Para comprender este enfoque es necesario retroceder en el tiempo hasta Platón. Desde una perspectiva platónica, la teoría tradicional puede concebirse como:
1. Pura contemplación (separada de toda praxis).
2.
Desinteresada.
3. Opera
por derivación a partir de principios generales y últimos.
4.
Presupone identidad e inmediatez (sujeto-objeto) y adecuación (concepto-cosa).
Estas formas fueron rechazadas por la Escuela de Frankfurt, e incluso rechazaron también a Hegel respecto a su identificación del sujeto-objeto, racional-real, concepto-realidad (teoría de la identidad). En parte aceptaban cierto irracionalismo en la historia, pero no al punto de Nietzsche o Bergson: en síntesis, nunca se alejaron de los procedimientos racionales de acceso a la realidad. La racionalidad crítica, se eleva pues, en un punto intermedio entre el idealismo de la razón Hegeliana y el irracionalismo. Se trata de una teoría que aspira a denunciar la irracionalidad en la historia y en la sociedad.
El positivismo, también estará en la mira de los teóricos críticos: no compartirán la idea de identificar conocimiento con la ciencia, ni considerar a ésta como todo conocimiento objetivo. Porque simplemente, esto supone atenerse a los hechos desechando cualquier forma de valoración, ya sea positiva o negativa.
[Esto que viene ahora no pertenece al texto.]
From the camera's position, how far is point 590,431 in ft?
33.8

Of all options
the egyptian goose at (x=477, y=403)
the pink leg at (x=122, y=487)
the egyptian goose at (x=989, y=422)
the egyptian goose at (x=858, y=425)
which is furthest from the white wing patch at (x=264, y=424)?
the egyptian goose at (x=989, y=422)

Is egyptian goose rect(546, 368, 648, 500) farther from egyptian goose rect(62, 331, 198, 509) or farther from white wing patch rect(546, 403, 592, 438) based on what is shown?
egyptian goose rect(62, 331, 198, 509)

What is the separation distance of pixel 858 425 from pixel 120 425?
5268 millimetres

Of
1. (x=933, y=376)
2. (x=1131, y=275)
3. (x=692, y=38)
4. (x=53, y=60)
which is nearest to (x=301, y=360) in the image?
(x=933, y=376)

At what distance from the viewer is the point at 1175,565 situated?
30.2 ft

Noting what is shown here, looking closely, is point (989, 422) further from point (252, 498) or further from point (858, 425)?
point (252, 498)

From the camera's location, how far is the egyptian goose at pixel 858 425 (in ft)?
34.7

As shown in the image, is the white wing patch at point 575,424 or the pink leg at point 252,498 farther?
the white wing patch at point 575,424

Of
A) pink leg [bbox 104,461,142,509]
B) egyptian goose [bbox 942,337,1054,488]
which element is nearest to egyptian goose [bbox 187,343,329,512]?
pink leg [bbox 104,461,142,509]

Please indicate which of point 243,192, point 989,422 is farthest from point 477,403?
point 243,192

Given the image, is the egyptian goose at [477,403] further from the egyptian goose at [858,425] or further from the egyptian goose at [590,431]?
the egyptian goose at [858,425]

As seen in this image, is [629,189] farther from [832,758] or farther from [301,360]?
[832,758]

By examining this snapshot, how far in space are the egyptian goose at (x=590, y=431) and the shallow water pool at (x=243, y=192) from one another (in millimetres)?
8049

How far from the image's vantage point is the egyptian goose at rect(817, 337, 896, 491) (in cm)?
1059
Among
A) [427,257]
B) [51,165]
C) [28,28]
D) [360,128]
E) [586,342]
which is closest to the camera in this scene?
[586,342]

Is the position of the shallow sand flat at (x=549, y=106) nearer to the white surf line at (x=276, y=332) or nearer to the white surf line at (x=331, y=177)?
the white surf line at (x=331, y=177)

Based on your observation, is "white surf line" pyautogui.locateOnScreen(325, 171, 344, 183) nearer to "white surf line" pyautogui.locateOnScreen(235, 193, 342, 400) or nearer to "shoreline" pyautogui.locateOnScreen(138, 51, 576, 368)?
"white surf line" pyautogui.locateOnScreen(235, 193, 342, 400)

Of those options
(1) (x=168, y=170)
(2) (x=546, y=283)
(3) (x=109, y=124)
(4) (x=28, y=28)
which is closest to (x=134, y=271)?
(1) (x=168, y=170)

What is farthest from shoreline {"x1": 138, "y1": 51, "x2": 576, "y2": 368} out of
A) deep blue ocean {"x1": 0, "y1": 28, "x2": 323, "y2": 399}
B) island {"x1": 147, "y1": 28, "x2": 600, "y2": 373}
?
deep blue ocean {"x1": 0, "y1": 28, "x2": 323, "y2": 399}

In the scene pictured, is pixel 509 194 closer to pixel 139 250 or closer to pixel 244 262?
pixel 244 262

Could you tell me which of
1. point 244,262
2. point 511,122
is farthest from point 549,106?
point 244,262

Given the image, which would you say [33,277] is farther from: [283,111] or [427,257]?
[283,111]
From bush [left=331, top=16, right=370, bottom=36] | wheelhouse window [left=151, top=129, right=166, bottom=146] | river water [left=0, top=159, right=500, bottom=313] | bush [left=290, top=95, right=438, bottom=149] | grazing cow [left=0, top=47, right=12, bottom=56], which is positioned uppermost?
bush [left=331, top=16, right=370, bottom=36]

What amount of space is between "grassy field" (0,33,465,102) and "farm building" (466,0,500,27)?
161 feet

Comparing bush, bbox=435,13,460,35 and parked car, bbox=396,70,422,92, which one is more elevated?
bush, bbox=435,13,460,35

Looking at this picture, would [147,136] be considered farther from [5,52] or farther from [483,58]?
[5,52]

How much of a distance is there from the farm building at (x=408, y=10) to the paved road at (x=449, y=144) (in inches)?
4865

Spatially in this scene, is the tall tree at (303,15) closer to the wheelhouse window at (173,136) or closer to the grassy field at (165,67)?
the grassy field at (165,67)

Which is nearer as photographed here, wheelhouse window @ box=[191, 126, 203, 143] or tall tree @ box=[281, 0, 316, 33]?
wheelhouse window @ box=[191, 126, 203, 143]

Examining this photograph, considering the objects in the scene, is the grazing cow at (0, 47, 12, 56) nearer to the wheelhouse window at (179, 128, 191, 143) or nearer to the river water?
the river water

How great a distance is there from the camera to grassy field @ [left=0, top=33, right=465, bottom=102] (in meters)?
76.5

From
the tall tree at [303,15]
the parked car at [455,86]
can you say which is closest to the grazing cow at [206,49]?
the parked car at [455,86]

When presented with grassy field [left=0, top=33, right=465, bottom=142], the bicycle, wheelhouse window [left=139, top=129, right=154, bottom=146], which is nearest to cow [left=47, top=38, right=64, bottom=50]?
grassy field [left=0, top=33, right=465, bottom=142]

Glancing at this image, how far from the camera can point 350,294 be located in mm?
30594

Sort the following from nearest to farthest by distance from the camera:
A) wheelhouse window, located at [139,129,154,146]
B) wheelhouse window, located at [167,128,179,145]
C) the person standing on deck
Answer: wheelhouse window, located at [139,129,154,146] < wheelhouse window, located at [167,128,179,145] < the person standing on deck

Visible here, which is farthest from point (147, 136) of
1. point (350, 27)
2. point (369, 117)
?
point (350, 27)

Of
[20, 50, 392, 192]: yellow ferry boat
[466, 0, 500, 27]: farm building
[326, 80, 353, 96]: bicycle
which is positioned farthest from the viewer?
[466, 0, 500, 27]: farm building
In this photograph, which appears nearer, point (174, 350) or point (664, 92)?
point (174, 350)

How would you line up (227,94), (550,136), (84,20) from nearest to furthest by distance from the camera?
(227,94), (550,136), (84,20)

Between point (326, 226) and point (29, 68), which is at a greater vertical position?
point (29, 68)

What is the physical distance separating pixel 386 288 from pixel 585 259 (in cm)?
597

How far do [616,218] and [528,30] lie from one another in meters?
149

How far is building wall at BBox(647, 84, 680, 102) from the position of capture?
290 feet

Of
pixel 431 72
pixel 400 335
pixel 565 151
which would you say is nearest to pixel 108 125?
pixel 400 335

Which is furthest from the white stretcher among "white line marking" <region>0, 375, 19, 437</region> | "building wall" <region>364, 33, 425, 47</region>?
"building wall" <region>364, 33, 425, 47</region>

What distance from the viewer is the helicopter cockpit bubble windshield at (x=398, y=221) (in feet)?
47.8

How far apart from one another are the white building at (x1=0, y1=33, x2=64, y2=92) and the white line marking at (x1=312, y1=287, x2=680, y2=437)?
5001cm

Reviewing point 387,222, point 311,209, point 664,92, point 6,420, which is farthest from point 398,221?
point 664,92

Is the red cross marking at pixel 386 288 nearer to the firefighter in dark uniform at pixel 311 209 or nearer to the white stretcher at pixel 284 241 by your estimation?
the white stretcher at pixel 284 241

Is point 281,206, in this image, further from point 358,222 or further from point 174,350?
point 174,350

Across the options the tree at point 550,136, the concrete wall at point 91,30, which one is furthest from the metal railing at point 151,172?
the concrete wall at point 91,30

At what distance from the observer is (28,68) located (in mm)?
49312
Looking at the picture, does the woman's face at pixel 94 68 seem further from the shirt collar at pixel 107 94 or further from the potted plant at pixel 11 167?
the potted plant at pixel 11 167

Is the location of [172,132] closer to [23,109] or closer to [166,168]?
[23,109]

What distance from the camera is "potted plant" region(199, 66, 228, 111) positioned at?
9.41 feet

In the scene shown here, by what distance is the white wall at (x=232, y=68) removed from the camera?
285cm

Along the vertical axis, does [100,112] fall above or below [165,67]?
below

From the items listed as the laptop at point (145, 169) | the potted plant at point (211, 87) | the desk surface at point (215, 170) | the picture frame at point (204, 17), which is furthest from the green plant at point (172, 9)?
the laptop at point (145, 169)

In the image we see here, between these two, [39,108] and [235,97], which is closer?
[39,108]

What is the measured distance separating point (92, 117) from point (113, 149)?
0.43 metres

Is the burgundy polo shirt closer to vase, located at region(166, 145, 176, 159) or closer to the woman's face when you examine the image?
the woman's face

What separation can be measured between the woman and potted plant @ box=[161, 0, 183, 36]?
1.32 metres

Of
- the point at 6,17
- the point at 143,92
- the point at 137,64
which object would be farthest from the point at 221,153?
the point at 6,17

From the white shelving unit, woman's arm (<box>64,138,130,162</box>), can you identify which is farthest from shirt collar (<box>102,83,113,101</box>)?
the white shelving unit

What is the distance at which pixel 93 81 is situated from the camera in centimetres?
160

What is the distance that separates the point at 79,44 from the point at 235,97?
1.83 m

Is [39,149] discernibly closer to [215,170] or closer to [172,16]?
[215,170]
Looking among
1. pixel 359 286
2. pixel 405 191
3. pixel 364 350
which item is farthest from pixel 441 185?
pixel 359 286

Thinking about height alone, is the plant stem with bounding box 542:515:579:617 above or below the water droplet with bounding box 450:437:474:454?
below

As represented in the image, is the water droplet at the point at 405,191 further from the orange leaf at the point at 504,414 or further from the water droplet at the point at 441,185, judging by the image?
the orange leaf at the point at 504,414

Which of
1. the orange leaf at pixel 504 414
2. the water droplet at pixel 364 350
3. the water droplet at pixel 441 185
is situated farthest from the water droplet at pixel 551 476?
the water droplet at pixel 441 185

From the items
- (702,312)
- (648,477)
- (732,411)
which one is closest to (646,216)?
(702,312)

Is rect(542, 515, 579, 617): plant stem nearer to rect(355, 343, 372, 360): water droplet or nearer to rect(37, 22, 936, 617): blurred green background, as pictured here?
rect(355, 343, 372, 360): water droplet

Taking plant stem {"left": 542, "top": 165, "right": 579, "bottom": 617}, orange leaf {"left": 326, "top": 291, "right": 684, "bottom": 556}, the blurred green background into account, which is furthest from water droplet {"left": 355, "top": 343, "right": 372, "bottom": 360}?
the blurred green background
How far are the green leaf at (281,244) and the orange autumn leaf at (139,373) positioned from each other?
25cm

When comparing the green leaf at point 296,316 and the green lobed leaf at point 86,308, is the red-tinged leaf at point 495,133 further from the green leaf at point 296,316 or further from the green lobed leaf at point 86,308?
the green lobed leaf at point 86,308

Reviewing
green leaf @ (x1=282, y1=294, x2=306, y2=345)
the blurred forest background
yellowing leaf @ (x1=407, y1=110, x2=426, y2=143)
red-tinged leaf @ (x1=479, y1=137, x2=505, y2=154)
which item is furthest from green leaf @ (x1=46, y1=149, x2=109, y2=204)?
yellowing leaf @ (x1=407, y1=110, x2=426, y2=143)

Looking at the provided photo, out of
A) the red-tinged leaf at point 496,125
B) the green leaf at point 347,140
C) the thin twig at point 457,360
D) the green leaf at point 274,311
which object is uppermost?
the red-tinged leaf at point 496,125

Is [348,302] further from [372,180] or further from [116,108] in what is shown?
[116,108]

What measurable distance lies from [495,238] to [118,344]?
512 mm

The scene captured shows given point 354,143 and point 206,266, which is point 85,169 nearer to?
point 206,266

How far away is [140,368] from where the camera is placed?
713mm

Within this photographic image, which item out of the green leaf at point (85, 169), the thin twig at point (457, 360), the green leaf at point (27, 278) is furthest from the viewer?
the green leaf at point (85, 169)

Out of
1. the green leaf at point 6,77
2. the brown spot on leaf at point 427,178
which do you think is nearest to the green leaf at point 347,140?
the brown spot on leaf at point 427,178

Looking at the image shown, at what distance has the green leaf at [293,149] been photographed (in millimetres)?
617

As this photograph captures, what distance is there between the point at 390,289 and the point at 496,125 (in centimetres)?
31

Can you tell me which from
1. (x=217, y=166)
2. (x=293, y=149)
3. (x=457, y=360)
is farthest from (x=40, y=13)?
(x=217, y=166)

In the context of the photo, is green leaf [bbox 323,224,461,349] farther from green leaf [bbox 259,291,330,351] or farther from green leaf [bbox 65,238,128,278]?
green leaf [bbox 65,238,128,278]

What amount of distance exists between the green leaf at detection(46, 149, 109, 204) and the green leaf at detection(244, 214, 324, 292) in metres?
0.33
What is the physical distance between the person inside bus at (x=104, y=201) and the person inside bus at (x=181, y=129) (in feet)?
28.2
Para enfocar la realidad desde una perspectiva crítica es necesario dejar de lado tanto la posición Hegeliana que pretende identificar lo racional con lo real, como el positivismo, que considera a los hechos como el único aspecto de la realidad. En cualquiera de estos casos, se produce una absolutización de los hechos, que promueve su aceptación, descartando de plano, la mirada crítica.
Consecuencias para el currículo.
Los conocimientos son históricos, forman parte del devenir histórico. Por tanto, en los procesos de selección de contenidos curriculares, los criterios utilizados, pueden ser elementos clarificadores para comprender la prevalencia de unos saberes sobre otros. Los profesores- alumnos deben ser conscientes de cuáles son los valores, los intereses, los conceptos sociales que están detrás de una construcción curricular y este conocimiento debe ser orientativo para estructurar las opciones siguientes. No se trata de imponer un conocimiento crítico, sino de proporcionar instrumentos de reflexión crítica, en la que la explicación del profesor, así como los aportes de los propios estudiantes, forman parte de un clima de comunicación y de análisis.